Nope. Not at all. I imagine the problem here is you're seeking to confirm your notion of what the argument is rather than diligently, freely reading. That latter is absolutely required in order to understand more advanced topics (of which this is certainly one, and developing said understanding may take some time).

I read the entire article and found the arguments weak at best. I dont think we are on the same page or at least im not.
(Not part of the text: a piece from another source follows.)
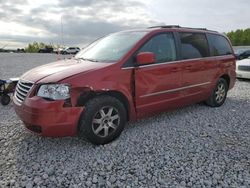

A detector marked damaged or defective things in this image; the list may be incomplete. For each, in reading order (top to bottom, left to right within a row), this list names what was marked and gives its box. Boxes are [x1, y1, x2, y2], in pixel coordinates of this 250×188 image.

crumpled hood [21, 58, 111, 83]
damaged red minivan [14, 25, 236, 145]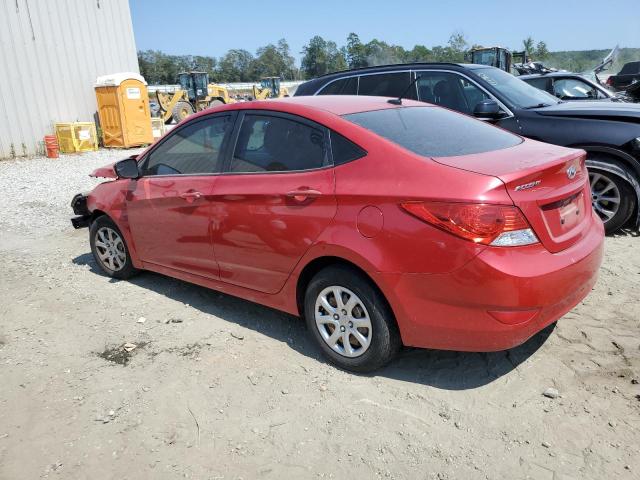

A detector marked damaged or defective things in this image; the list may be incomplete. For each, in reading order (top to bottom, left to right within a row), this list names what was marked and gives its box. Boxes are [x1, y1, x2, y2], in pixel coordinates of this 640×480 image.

damaged front bumper [71, 192, 90, 228]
What is it exactly you are trying to say?

I just want to know why a company like e-trade couldn't begin accepting bitcoin as a payment option legally.

The argument isn't that Bitcoin is virtual, rather that it doesn't LEGALLY have a value of the type (monetary/financial) necessary for it be a valid consideration offered by contract for that contract to be considered a security.  Securities have to offer a specific type of consideration - and the core of the argument is that they don't meet that definition.  It increasingly looks like the US authorities are now intent on changing their mind on that - which luckily isn't of too much relevance to those of us in other countries where a different view is taken.

I agree with a lot of the article - but by no means all of it.  Specifically I disagree that contracts where payment is in BTC are contracts without consideration (and hence null and void and unenforcable).  Whilst it's necessary for consideration to be offered to form a contract, such consideration doesn't need to have a monetary value - valid consideration can exist at any time where the parties agree that what is being exchanged has value (that's a gross over-simplification).  Further, for something to be consideration it is only requisite that it must move from the Promisee - it doesn't have to move to the Promisor.  So unless the parties are able to obtain BTC for free (meaning no cost in money OR expenditure of effort) there is a cost to them in fulfilling their part of the contract - that what they then provide (BTC) may have no recognisable (monetary) value doesn't invalidate it as a consideration.  Put another way - receipt of any measurable benefit is NOT a pre-requisite for something to be a consideration : it is sufficient for there to be a cost (not necessarily a financial one) in fulfilling the promise.  In short, the article conflated 'monetary consideration' with 'consideration'.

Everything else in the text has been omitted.